In linear regression based on the Wilcoxon scores, the global rank loss function [n(n − 1)]⁻¹ ∑_i<j ∣ε_i − ε_j∣ results in the classic rank estimator. Consider the rescaled rank based loss function

$$L\left(\gamma \right)=\frac{1}{n}\sum _{i<j}\mid {\epsilon }_i-{\epsilon }_j\mid .$$ (3)

As this loss function is not differentiable, the gradient based optimization methods cannot be applied. This is especially troublesome with high-dimensional data. Following Sievers and Abebe [13], we consider the approximation

$$\sum _{i<j}\mid {\epsilon }_i-{\epsilon }_j\mid \approx \sum _{i=1}^n{\theta }_i{({\epsilon }_i-\eta )}^2,$$

where η is the median of ${\left\{{\epsilon }_i\right\}}_{i=1}^n$ and

$${\theta }_i=\{\begin{array}{cc}\frac{\frac{R\left({\epsilon }_i\right)}{n+1}-0.5}{{\epsilon }_i-\eta }\hfill & {\epsilon }_i\ne \eta \hfill \\ 0\hfill & \text{Otherwise}.\hfill \end{array}\phantom{\}}$$

Here R(ε_i) is the rank of ε_i in ${\left\{{\epsilon }_i\right\}}_{i=1}^n$.

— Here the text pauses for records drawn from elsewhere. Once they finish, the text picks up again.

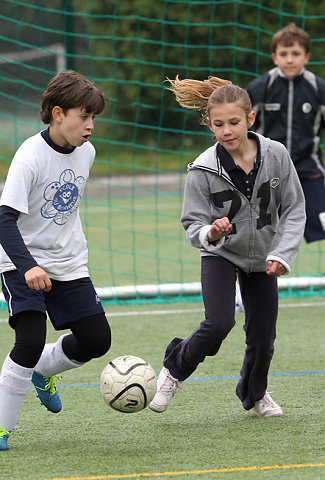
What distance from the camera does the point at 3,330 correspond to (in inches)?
230

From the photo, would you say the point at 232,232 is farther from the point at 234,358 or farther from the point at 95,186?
the point at 95,186

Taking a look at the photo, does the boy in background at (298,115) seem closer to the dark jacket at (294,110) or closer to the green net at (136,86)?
the dark jacket at (294,110)

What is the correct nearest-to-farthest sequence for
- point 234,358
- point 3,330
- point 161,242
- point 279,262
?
point 279,262, point 234,358, point 3,330, point 161,242

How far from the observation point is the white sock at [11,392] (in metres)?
3.43

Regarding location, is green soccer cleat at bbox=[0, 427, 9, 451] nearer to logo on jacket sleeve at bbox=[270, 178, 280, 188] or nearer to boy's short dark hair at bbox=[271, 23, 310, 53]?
logo on jacket sleeve at bbox=[270, 178, 280, 188]

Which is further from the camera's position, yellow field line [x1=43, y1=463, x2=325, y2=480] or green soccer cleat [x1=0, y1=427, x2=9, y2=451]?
green soccer cleat [x1=0, y1=427, x2=9, y2=451]

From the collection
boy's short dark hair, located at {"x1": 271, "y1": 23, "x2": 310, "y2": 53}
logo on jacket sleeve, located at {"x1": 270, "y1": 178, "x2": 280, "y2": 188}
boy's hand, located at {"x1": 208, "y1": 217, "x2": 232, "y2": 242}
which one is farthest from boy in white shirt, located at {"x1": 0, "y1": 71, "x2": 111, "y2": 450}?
boy's short dark hair, located at {"x1": 271, "y1": 23, "x2": 310, "y2": 53}

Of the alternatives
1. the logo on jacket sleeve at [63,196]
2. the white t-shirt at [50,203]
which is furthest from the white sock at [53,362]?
the logo on jacket sleeve at [63,196]

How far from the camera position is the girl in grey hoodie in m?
3.62

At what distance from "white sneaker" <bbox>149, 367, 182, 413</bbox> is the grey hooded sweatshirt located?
58cm

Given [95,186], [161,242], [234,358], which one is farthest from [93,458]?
[95,186]

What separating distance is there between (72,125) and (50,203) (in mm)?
326

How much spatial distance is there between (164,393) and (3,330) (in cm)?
228

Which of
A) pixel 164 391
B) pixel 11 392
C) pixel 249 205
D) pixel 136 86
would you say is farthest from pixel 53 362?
pixel 136 86
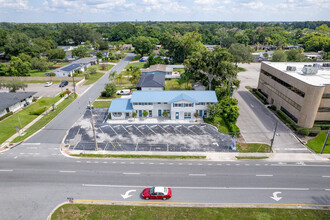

The rank based estimation procedure provides a robust alternative to the classic likelihood based estimation. It does not make parametric distributional assumptions on the random error. The absolute value (median) based estimation makes it robust. Note that the formulation of loss function differs significantly from those in Shi et al. [5] (which is a rank correlation function), quantile regression, and others. In principle, the approximation is not necessary. In addition, there may be multiple possible smooth approximations. The adopted approximation can be preferred because of its low computational cost.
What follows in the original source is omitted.